Bueno, al menos con la esposa me ha tocado la lotería

¡Candelaria, que he pedido la jubilación anticipada! llamó Manuel a su mujer. ¿Aceptas en casa a un pensionista desempleado?
Depende de cómo te portes le contestó Candelaria.

A don Manuel Ortega García, catedrático y doctor en matemáticas, que impartía clases en una de las mejores universidades madrileñas, le llegó un correo de esos que parecen venidos del Ministerio del Caos: le exigía poner matrícula de honor a cinco estudiantes en el examen de álgebra avanzada.

Vaya paradoja: la álgebra avanzada demandando matrícula de honor ¡Matemáticas convertidas en matemáticas de la política!

El profesor, ya entrado en años y educado en los valores impolutos de la España de los setenta, pensaba que hay que vivir con dignidad Vamos, que mejor morir de pie que vivir de rodillas.

¿Y cómo narices se suponía que tenía que entender aquello? Los cinco alumnos no llegaban ni al aprobado raspado. Y si de asistir a clase hablamos, como mucho, una de cada cuatro.

Su conciencia limpia de hijo del franquismo y exlíder de las juventudes universitarias le pedía todo lo contrario. Pero ahí estaba el rector, que ni se molestó en debatir: directamente le ordenó hacerlo de otra manera.

En fin: ponles matrícula de honor y si puedes, con plus. Y serás bendecido por la Providencia del Rectorado.

Ya decimos que don Manuel no era precisamente un chaval, ni su salud algo digno de promoción. Pero quién le iba a contar sus penas a alguien ¿quién se conmueve en esta ciudad por el sufrimiento de los demás?

Sus estudiantes no es que no le apreciaran, es que le tenían manía. Ni amor ni odio: resquemor puro y duro.

Cuando Candelaria, su mujer, que tenía la santa paciencia de mirar qué decían de su querido en la web de reseñas, se quedó de piedra. Nada de alegrías, sólo sustos.

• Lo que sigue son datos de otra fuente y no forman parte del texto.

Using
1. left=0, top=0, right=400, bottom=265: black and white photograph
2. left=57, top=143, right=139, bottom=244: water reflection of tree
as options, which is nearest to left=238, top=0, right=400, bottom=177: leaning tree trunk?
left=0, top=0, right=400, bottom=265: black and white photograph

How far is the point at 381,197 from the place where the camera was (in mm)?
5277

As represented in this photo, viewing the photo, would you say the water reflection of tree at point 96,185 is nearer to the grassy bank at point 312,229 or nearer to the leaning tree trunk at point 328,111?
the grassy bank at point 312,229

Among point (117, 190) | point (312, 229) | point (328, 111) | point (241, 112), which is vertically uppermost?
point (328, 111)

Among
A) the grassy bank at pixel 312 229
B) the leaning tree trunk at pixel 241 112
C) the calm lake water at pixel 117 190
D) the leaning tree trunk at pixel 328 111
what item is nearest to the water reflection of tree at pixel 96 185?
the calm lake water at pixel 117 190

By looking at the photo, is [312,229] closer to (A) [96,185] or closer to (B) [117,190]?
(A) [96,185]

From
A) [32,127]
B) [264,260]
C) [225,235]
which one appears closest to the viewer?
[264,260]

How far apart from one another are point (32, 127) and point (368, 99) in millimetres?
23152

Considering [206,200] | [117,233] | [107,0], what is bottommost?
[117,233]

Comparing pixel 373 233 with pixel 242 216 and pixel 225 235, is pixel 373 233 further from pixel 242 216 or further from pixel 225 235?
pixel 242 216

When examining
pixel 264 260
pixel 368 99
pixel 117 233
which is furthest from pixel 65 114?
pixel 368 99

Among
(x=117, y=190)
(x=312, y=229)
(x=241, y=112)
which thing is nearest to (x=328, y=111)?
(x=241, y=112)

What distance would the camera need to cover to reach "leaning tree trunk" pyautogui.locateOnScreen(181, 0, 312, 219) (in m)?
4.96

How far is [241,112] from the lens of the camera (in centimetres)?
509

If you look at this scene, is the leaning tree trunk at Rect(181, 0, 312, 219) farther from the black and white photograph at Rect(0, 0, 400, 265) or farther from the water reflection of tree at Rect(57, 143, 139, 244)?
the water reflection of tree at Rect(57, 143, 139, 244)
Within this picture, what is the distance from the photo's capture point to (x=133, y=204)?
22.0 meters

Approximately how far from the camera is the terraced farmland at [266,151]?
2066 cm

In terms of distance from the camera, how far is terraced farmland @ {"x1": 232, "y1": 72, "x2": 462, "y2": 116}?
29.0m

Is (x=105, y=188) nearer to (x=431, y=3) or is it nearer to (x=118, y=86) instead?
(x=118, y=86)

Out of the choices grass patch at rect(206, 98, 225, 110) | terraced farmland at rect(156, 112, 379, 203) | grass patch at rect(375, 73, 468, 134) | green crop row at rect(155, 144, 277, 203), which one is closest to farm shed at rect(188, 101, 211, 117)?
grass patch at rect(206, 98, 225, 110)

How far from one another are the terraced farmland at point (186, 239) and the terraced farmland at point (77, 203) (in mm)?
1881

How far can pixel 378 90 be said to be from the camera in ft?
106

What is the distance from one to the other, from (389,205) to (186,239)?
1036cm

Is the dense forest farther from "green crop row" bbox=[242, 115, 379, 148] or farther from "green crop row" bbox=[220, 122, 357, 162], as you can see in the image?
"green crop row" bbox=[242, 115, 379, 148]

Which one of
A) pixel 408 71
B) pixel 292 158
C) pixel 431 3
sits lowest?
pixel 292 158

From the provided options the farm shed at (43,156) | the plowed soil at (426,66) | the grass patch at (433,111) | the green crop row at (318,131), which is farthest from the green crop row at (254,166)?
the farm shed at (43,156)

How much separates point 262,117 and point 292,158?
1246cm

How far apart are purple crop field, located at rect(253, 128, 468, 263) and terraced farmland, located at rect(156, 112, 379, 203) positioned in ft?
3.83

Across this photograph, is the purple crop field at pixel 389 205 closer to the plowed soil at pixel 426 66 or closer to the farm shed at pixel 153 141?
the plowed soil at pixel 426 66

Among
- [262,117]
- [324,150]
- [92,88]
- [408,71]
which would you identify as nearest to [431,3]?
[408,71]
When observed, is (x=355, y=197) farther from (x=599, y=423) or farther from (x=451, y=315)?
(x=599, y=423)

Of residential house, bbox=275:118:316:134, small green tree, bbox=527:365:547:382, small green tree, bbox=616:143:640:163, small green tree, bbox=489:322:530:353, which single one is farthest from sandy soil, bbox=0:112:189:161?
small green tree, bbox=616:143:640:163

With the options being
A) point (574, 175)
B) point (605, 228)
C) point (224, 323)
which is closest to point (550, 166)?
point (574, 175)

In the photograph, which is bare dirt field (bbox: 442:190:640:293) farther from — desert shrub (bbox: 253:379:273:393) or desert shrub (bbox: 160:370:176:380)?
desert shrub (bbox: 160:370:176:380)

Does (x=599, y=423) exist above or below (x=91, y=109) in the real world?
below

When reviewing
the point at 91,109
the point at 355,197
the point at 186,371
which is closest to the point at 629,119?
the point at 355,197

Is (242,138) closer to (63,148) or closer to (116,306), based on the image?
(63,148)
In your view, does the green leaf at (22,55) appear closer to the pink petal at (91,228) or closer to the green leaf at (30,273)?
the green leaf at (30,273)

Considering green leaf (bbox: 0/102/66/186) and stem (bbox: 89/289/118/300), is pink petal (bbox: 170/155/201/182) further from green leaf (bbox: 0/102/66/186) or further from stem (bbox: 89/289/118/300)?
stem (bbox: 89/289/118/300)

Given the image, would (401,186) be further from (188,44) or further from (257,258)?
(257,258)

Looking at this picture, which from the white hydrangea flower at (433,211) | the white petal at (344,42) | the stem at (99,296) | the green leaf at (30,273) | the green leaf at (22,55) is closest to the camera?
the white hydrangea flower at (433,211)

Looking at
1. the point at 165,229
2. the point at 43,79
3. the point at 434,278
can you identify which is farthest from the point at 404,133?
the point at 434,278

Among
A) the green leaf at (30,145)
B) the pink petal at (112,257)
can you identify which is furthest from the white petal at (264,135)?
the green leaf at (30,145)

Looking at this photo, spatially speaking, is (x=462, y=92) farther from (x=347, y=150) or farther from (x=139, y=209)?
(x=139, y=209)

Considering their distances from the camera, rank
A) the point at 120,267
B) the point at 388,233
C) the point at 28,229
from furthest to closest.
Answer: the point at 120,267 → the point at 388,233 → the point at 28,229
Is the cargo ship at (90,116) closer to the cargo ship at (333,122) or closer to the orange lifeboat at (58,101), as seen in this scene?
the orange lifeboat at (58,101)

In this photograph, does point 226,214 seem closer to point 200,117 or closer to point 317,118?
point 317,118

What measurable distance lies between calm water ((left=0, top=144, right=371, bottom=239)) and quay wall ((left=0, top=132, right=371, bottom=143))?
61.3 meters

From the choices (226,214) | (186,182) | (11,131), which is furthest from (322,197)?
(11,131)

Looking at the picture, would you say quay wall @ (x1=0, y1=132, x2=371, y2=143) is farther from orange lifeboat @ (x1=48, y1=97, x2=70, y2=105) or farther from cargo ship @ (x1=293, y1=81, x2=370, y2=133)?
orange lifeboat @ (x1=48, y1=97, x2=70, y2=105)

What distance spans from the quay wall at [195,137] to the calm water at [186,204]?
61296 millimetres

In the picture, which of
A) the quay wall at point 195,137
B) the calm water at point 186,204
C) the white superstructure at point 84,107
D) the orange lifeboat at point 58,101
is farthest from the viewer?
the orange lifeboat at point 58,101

Toda una antología de improperios prohibidos por las redes, nombres por todas las letras del abecedario. ¿Y por qué? Por exigir. Y por calificar solo según aptitudes.

En opinión de la mayoría de los modernos críos consentidos, eso no era lícito: si pagabas, era para pasar. ¡Aquí no valen exámenes!

Que sí, que la matrícula se había pagado, pero, de pronto resulta que había que saber algo más. ¡Y eso no venía en el contrato! Es más, vamos a ver, señor, ¿te has bebido la lejía?

Solo podía uno imaginar cuánto habrían untado al equipo directivo para soltar semejantes órdenes.

No penséis que el rectorado quería aprovecharse de Manuel gratis, de gorra. Seguramente la mordida era suficiente para repartir.

Y lo intentaron. Pero aquel profesor, listo como una ardilla y con más retranca que un monólogo de El Club de la Comedia, vio el sobre en manos del jefe y supo de qué pata cojeaba el asunto.

Así que improvisó una coplilla que le salió de carrerilla:
El que cobra en mano, puede acabar pagando a abogados.
Y rechazó el sobre.

Dejó claro su postura ciudadana: ¡Naranjas de la China! ¡Aquí no hay matrículas de honor, a barrer las calles se ha dicho!

El rector revoloteó con el sobre un rato y, con el rabo entre las piernas, salió del despacho.

Manuel se quedó sin dinero pero con el pecho henchido de satisfacción moral, ese dulce placer tan castizo de haber hecho lo correcto, aunque no te lo paguen ni con un bocadillo de calamares.

Nuestro profesor era un tipo a lo bollito español: fuerte, sonriente y de fiar, no como el bollito ruso, que al final lo engulle el lobo.

Y mira que no le fue bien ir cantando tonterías por el bosque como el famoso bollito, provocando a la fauna con sus canciones. Moral: ¡Quédate en casa, que con la familia se vive mejor!

¿Qué nos da por ir de excursión como Caperucita Roja? El español busca aventuras hasta en la cola del supermercado.

Don Manuel era más precavido que un gato viejo y jamás iba en busca de jaleos. Pero los líos siempre le encontraban a él.

Llevaba en la universidad más años que los bancos de la Puerta del Sol, y ya solo daba lo justo. Pero hasta lo justo le traía disgustos.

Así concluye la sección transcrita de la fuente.